How Europe Turned Into a Perfect Landscape for Wildfires
Article Excerpt: In a hotter, drier, more flammable climate, like here in the Mediterranean region, forests can die slowly from drought or they can go up in flames almost instantly, releasing all the carbon stored in their trunks and branches into the atmosphere.
That raises an increasingly urgent question: How best to manage woodlands in a world that humans have so profoundly altered? “We need to decide what will be the climate-change forest for the future,” is how Kirsten Thonicke, a fire ecologist at the Potsdam Institute for Climate Impact Research, framed the challenge.
Today roughly 40 percent of the European Union’s landmass is covered by trees, making it one of the most forest-rich regions in the world. It’s also ripe for wildfire.

§ The data:
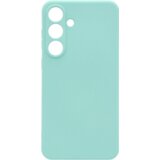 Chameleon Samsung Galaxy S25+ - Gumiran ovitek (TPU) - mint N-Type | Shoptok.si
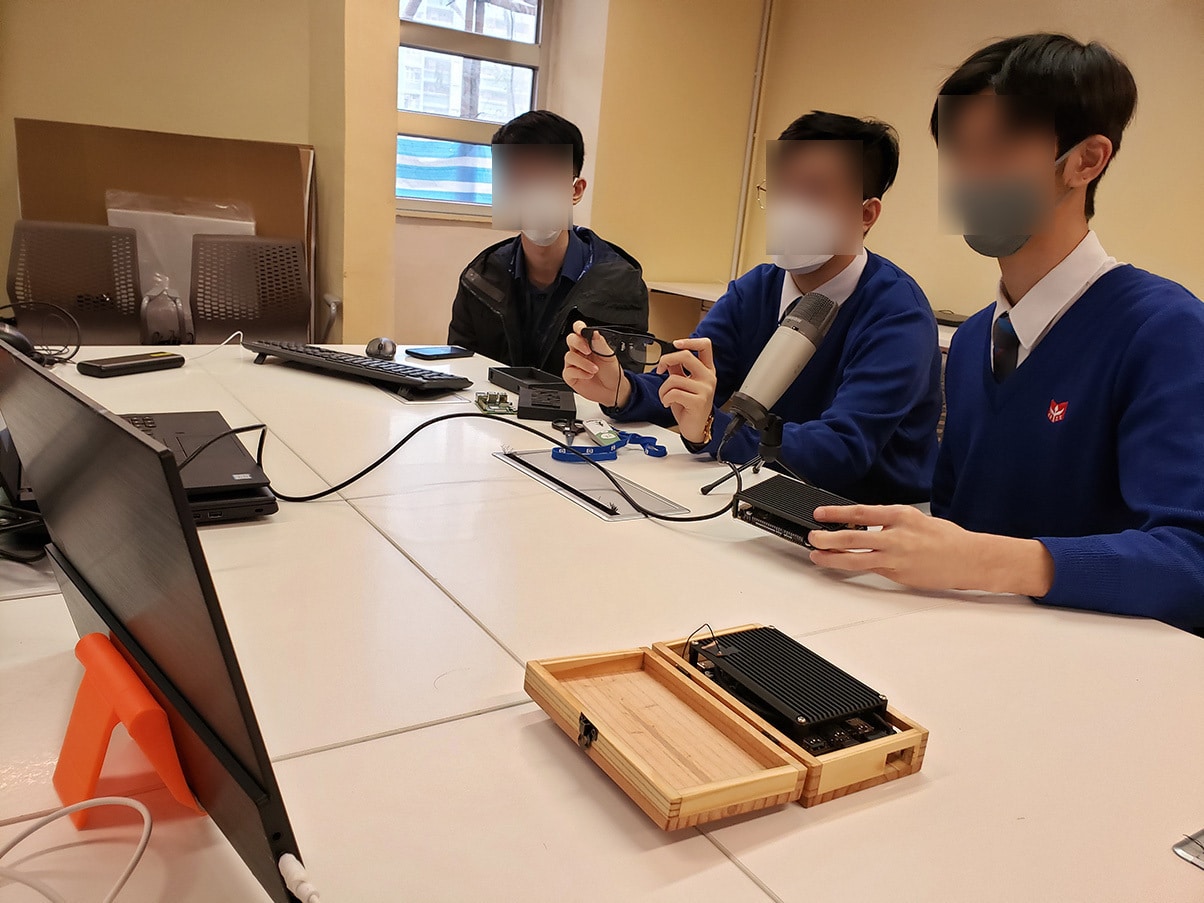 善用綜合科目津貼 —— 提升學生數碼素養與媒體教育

§ Tasks to complete:
[1] According to the wildfire article, roughly what share of the European Union's landmass is covered by trees?
[2] Please write out the stretch of the wildfire article that opens with the words containing "Today roughly 40" and closes with "ripe for wildfire.", swapping "landmass" for "territory".

§ Task solutions:
[1] Roughly 40 percent.

[2]
Today roughly 40 percent of the European Union’s territory is covered by trees, making it one of the most forest-rich regions in the world. It’s also ripe for wildfire.